The patient was reviewed 1 month later in the dental department at Great Ormond Street Hospital by the paediatric dental team. Following a review and a second course of supragingival debridement, the gingival inflammation had improved. There was no evidence of suppuration of the incisive papillae and the area had healed well. However, the patient's oral hygiene was still in need of improvement because marginal gingivitis was still evident. The patient was to return to the dental department 1 month later for a course of supra- and subgingival debridement before being put on 3-monthly recalls with the hygienist, and a 6-monthly review with the paediatric dental team. From a neurological perspective, imaging was reviewed and the post-operative abscess had improved. The patient was well with no neurological deficit. A comparison of MRI scans taken in April and May 2019 showed resolving infection and no evidence of venous thrombosis (Figure 7a,b). The patient had stopped taking antibiotics and remained well. A follow up MRI scan 3 months later was planned.
There exist multiple causes of intracranial abscesses. In this case, the diagnosis of periodontal disease causing the large left temporal brain abscess was made. No other cause was identified on routine investigation. However, as much as this was a diagnosis of exclusion, there does appear to be evidence in this case that the patient's ongoing periodontal disease was the cause of the cerebral abscess.
While this case report discusses periodontal disease as a diagnosis of exclusion, there are cases in the literature of cerebral abscesses being caused by periodontal disease. For example, Rae Yoo et al reported a rare case of Porphyromonas gingivalis being the cause of a brain abscess.9 They reported that, for a brain abscess to have an odontogenic cause, there are three main factors involved. First, there has to be no other source of bacterium that may have caused the brain abscess. Secondly, there has to be clinical evidence of periodontal disease and thirdly, there must be oral microflora detected during investigations.9 Another case reported a 65-year-old male patient who developed a right frontal brain abscess, with the pathogen P. gingivalis being the sole bacterial cause of the abscess.10 While this case report aims to highlight odontogenic infection as a potential causative factor for a cerebral abscess, the authors do acknowledge that there are very few cases of periodontal disease being a causative factor for a brain abscess in the literature. However, even with such few cases, it is important to note that there was a correlation between periodontal disease and cerebral infection.
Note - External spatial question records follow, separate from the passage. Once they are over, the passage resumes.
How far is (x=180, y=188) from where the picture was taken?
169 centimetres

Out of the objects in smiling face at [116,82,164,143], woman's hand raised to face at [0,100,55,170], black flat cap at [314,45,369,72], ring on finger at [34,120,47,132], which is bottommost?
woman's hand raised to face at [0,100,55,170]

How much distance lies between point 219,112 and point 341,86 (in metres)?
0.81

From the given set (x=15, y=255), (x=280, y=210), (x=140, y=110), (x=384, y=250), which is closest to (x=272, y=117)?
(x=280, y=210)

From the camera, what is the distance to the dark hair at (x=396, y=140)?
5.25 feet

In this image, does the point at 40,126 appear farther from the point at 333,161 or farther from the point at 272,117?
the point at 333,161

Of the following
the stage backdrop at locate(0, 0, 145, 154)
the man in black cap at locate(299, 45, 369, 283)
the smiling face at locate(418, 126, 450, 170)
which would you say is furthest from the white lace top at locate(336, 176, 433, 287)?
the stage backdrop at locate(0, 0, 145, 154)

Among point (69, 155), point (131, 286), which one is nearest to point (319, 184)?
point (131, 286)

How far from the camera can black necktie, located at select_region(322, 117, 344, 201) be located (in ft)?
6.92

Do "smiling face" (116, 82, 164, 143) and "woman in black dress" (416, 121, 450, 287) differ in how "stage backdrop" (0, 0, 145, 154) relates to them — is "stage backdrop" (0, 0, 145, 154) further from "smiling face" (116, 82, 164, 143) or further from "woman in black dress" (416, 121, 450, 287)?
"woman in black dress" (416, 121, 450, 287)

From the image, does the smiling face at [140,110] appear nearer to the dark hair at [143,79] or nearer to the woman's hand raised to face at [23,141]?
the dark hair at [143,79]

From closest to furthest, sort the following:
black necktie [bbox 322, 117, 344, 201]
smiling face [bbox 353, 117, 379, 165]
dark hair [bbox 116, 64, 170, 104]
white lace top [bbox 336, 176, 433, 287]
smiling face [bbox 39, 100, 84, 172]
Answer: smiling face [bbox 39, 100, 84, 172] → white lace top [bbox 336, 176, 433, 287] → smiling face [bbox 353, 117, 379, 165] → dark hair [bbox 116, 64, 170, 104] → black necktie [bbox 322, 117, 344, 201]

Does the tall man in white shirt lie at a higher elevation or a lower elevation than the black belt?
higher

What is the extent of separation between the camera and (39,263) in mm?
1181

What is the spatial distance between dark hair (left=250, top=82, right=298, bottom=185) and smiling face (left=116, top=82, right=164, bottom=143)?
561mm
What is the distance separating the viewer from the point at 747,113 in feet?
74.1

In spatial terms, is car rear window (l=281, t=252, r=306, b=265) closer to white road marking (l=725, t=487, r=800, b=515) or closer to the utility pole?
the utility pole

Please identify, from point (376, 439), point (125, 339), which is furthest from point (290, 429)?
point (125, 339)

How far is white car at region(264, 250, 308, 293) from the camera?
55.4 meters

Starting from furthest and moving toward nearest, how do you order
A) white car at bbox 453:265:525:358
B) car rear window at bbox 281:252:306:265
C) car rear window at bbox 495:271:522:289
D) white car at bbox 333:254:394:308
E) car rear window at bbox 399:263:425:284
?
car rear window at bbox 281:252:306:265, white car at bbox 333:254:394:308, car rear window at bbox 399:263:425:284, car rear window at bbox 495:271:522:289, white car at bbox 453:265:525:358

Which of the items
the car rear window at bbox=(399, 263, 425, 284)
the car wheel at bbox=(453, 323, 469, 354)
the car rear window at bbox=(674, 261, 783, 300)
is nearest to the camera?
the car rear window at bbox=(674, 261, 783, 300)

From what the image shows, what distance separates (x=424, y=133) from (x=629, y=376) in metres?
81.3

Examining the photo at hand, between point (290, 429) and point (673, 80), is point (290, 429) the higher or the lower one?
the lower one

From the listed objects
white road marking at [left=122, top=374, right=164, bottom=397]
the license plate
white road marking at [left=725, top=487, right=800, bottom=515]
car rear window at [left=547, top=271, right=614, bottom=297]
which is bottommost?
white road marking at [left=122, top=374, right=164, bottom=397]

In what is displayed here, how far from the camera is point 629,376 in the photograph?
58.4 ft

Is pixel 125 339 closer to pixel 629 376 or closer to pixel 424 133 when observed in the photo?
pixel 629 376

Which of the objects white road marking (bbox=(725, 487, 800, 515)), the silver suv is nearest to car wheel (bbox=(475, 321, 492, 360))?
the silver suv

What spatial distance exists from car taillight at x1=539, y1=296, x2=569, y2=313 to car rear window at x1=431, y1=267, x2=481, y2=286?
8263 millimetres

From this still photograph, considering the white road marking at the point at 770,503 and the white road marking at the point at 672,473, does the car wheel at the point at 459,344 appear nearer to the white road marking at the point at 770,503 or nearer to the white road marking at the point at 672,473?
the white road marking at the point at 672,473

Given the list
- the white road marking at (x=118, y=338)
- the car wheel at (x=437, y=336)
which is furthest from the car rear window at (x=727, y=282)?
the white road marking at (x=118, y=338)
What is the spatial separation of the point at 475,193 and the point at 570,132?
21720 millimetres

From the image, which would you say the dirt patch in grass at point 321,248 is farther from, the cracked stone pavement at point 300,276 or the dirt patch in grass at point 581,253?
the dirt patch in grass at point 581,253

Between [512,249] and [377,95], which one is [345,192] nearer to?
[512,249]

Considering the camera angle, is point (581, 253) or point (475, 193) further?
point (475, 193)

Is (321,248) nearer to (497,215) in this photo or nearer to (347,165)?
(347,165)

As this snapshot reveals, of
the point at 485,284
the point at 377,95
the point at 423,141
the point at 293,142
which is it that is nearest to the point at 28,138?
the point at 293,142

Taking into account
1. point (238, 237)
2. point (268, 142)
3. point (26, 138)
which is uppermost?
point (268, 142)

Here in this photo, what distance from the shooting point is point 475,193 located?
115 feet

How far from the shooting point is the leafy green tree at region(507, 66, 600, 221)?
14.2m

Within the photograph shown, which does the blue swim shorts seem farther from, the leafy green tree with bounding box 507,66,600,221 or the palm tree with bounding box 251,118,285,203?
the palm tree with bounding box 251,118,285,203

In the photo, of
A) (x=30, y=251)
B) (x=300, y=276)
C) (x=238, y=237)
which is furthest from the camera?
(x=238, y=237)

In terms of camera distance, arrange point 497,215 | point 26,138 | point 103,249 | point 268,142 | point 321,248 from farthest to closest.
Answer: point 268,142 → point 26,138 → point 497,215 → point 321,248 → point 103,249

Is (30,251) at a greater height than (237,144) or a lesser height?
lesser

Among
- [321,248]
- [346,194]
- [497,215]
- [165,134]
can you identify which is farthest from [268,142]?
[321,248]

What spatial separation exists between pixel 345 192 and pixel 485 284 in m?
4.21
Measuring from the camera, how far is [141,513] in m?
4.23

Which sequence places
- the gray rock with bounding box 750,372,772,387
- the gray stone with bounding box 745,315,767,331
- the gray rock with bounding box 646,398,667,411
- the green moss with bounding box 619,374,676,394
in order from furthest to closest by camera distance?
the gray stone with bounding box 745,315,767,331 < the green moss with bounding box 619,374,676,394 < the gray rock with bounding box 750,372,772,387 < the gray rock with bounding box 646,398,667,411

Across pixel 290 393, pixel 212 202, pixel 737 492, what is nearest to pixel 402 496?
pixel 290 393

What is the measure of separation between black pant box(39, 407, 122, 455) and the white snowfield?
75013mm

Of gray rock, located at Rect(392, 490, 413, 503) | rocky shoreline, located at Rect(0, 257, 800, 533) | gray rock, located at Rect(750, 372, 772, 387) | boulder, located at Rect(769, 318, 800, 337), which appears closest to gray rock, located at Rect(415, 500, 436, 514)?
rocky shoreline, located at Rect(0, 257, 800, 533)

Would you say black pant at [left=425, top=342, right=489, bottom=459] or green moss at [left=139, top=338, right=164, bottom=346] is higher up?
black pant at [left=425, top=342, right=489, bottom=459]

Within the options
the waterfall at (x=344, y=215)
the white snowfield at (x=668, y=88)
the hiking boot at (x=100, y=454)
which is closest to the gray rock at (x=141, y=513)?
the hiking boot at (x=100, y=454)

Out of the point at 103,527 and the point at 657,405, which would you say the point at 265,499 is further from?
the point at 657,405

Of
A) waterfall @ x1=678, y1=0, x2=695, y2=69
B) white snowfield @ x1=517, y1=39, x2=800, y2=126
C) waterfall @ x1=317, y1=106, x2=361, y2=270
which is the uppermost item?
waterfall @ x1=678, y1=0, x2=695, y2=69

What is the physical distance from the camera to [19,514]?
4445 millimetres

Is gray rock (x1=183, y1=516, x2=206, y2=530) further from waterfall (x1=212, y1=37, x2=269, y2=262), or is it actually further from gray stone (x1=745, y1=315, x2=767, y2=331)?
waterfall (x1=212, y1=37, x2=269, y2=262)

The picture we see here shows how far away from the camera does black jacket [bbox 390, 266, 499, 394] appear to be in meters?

In conclusion, this case report has highlighted the importance of identifying oral disease as a potential source of cerebral infection. Dental professionals should be aware of the potential dangers of untreated dental disease, including periodontal disease as a causative factor for a brain abscess. This report emphasizes the importance of multidisciplinary care in understanding the causes of cerebral infection. It was also complicated by the fact that the patient had autism and was unable either to assist with imaging in a timely manner or maintain good oral hygiene. The role of his parents in the latter has been emphasized. Therefore, in patients with poor oral health, every effort should be made to investigate dental infection as a possible cause for a cerebral abscess.